What you need to do =
- A) Rewrite the part of the passage on Lucena's barangays that opens with the words containing "Lucena is politically" and closes with "Barangay 9 (Poblacion)", replacing "Poblacion" with "Town Proper".
- B) In the passage on Lucena's barangays, how many barangays is Lucena politically subdivided into?

=== Reading passage ===

Lucena is politically subdivided into 33 barangays, as indicated below. Each barangay consists of puroks and some have sitios.

- Barangay 1 (Poblacion)
- Barangay 2 (Poblacion)
- Barangay 3 (Poblacion)
- Barangay 4 (Poblacion)
- Barangay 5 (Poblacion)
- Barangay 6 (Poblacion)
- Barangay 7 (Poblacion)
- Barangay 8 (Poblacion)
- Barangay 9 (Poblacion)
- Barangay 10 (Poblacion)
- Barangay 11 (Poblacion)

=== Dataset extract ===

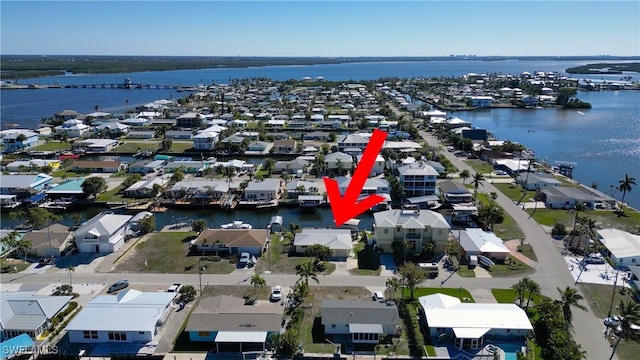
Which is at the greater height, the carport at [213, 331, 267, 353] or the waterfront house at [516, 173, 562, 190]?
the waterfront house at [516, 173, 562, 190]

===

Solutions per task =
- A)
Lucena is politically subdivided into 33 barangays, as indicated below. Each barangay consists of puroks and some have sitios.

- Barangay 1 (Town Proper)
- Barangay 2 (Town Proper)
- Barangay 3 (Town Proper)
- Barangay 4 (Town Proper)
- Barangay 5 (Town Proper)
- Barangay 6 (Town Proper)
- Barangay 7 (Town Proper)
- Barangay 8 (Town Proper)
- Barangay 9 (Town Proper)

- B) 33